─── Dokumen Sumber ───

Pada periode 2004-2011 ekonomi Indonesia mengalami pertumbuhan 54,1 %. Sekarang, satu-satunya sub-sektor manufaktur yang tumbuh lebih tinggi adalah peralatan, mesin dan transportasi (67 %) yang sebagian besar berupa mobil dan motor yang tak satupun bermerk nasional. Walaupun cukup banyak komponen dibuat dan perakitannya di Indonesia, namun komponen termahal (mesin) masih diimpor dan sebagian profit dibawa kembali ke negara asal. Penggunaan mobil dan motor juga menimbulkan kemacetan dan polusi yang mengurangi produktivitas pekerja Indonesia.
Permasalahan besar kedua adalah de-industrialisasi.
Secara umum terdapat dua cara untuk meningkatkan produksi dan ekspor manufaktur. Cara pertama adalah meningkatkan kualitas dan nilai tambah sehingga pembeli bersedia membayar lebih mahal. Contohnya saat ini merk Sony dan Apple banyak dianggap lebih tinggi kualitasnya sehingga produknya tetap laku keras walau lebih tinggi harganya. Namun pendekatan ini membutuhkan tenaga kerja yang tinggi inovasi sehingga dapat menghasilkan produk yang bukan hanya secara teknologi menjadi pionir namun juga user-friendly dan berestetika tinggi. 
Tenaga kerja dengan kemampuan analisis tinggi dan akrab teknologi itu biasanya membutuhkan pendidikan tersier (diploma atau lebih tinggi). Padahal data BPS menyatakan bahwa pada tahun 2011, tenaga kerja di  Indonesia 70,2 % hanya berpendidikan SMP atau lebih rendah. Grafik 2 yang datanya bersumber dari badan statistik resmi Malaysia, Thailand, Korsel dan Indonesia menunjukkan betapa kecilnya penduduk berpendidikan tinggi di Indonesia. Tidak usah dibandingkan Korsel yang sudah menembus 30%, bahkan proporsi serupa di Indonesia masih setengah dari Malaysia dan Thailand yang dalam dekade ini sangat giat meningkatkan pendidikan rakyatnya. Kapan Indonesia menjadi industri  yang maju dan sejahtera kalau permasalahan besar berikut, yaitu kualitas sdm, khususnya akses ke pendidikan tinggi, tidak serius diselesaikan?

─── Bahan Sumber ───

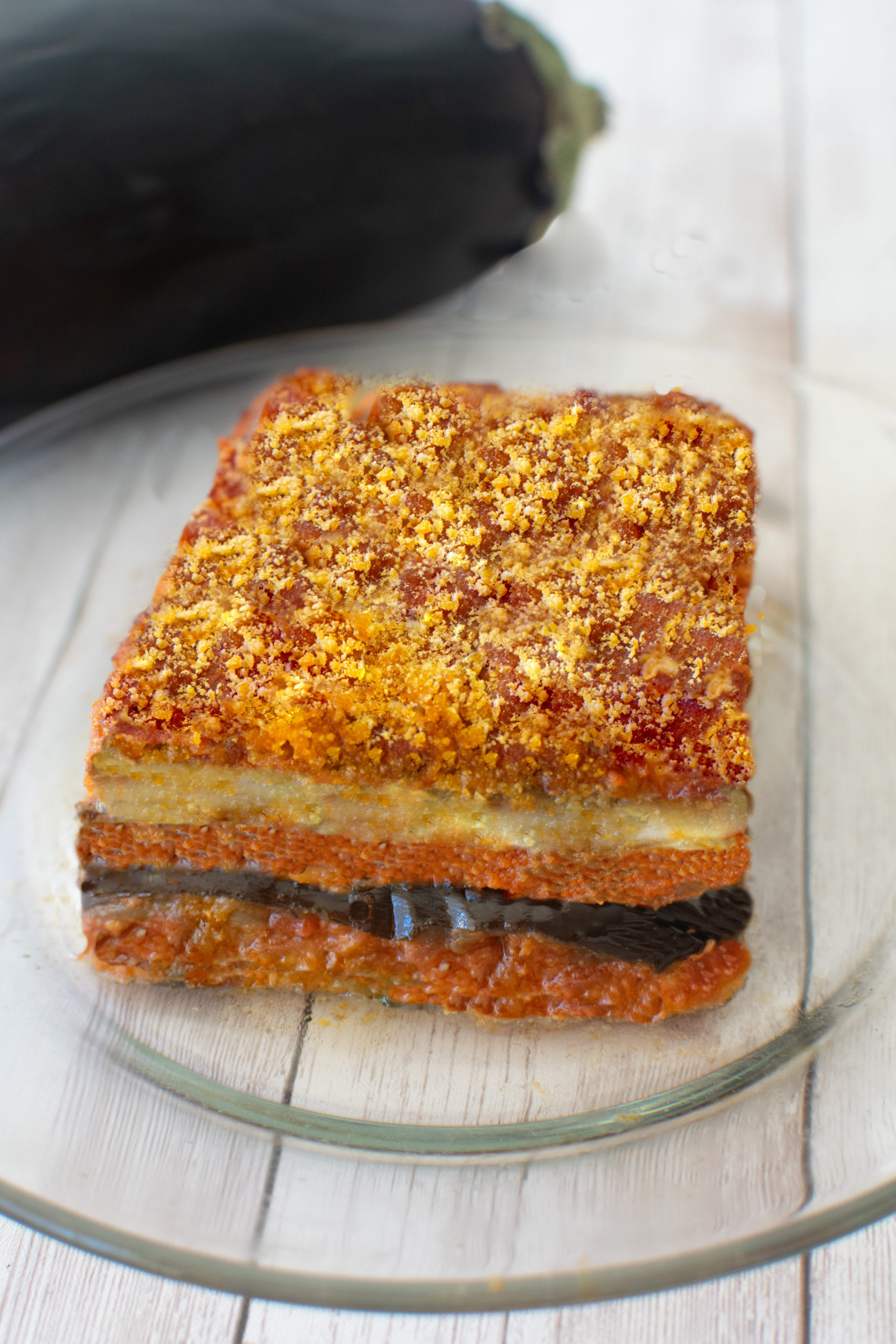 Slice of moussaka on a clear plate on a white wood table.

───
─── Bahan Sumber ───

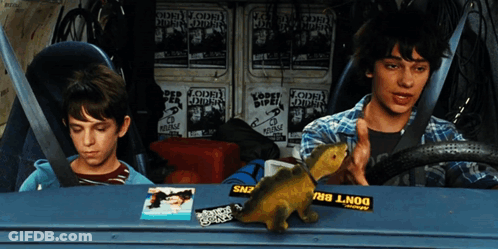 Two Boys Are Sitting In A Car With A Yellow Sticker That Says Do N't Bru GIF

───
─── Bahan Sumber ───

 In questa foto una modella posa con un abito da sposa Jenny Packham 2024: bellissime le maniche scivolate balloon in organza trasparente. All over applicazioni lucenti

───

_Yang Harus Dikerjakan:_ Ganti "polusi" dengan "pencemaran" pada bagian teks tentang industri Indonesia yang dimulai dari "Pada periode 2004-2011" dan berakhir pada "produktivitas pekerja Indonesia.", lalu tuliskan kembali bagian tersebut. Catatan-catatan tersebut tidak berkaitan dengan teks.

_Hasil:_
Pada periode 2004-2011 ekonomi Indonesia mengalami pertumbuhan 54,1 %. Sekarang, satu-satunya sub-sektor manufaktur yang tumbuh lebih tinggi adalah peralatan, mesin dan transportasi (67 %) yang sebagian besar berupa mobil dan motor yang tak satupun bermerk nasional. Walaupun cukup banyak komponen dibuat dan perakitannya di Indonesia, namun komponen termahal (mesin) masih diimpor dan sebagian profit dibawa kembali ke negara asal. Penggunaan mobil dan motor juga menimbulkan kemacetan dan pencemaran yang mengurangi produktivitas pekerja Indonesia.